Le squadre francesi e britanniche avevano obiettivi separati: Ouistreham, con la sua posizione fortificata e il suo Casinò i primi; le due batterie che battevano la spiaggia le seconde.

La postazione fortificata si dimostrava troppo resistente per il Piat del comando francese, ma il Casinò veniva espugnato con l'aiuto di un carro Centaur; mentre il comando britannico raggiungeva le batterie solo per trovarle vuote e con i pezzi smontati.

Il commando n. 4 si muoveva quindi da Ouistreham per unirsi agli altri e raggiungere all'interno le forze della 6 ° divisione aviotrasportata, lanciatesi nella notte.

Lord Lovat avanzava quindi rapidamente da Sword Beach a Pegasus Bridge, giungendovi quasi perfettamente a tempo, con soli due minuti di ritardo, ma con la perdita di 12 uomini, colpiti dal fuoco di cecchini.
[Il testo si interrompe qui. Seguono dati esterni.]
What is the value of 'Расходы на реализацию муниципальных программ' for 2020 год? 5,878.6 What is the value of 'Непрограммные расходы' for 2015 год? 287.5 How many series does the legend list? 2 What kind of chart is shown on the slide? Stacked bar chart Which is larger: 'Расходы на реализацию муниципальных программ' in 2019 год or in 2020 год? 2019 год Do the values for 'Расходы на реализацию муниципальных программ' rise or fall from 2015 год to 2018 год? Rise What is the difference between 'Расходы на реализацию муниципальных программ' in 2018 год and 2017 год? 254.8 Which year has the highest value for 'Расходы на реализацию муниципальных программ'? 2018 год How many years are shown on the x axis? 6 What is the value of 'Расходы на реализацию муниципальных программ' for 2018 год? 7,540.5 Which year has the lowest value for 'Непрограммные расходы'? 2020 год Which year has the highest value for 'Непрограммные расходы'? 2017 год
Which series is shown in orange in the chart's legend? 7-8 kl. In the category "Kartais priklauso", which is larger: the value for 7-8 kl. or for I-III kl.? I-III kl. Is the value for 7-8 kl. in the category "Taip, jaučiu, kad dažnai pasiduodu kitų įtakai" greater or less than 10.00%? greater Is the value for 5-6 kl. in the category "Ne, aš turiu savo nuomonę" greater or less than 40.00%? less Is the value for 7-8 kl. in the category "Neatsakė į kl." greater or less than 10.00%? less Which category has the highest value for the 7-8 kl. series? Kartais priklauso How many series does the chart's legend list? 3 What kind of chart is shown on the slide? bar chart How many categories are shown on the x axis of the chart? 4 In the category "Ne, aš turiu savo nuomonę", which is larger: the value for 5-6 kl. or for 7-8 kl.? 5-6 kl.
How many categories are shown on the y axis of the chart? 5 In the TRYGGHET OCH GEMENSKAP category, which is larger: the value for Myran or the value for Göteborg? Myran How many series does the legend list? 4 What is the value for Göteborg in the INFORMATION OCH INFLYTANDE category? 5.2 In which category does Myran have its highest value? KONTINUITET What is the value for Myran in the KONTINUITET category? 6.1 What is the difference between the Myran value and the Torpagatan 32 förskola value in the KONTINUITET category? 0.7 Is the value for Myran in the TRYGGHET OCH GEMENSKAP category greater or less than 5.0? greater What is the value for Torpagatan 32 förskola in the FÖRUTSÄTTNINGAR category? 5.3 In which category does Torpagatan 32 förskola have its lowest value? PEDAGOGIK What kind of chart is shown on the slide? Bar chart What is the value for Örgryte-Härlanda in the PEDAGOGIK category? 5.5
Nel corso di un attacco contro il villaggio di Bréville il 12 giugno, Lord Lovat veniva gravemente ferito e in seguito rimpatriato.

Il 1° agosto, la brigata veniva poi utilizzata a sostegno dell'avanzata su Dozule, con il commando n. 4 in testa e gli altri a seguire.

Tornata in Inghilterra nel settembre successivo, reclutava nuovi volontari e il commando n. 4 tornava in seguito sul continente per rilevare il commando n. 46, ridotto ormai a soli 200 uomini.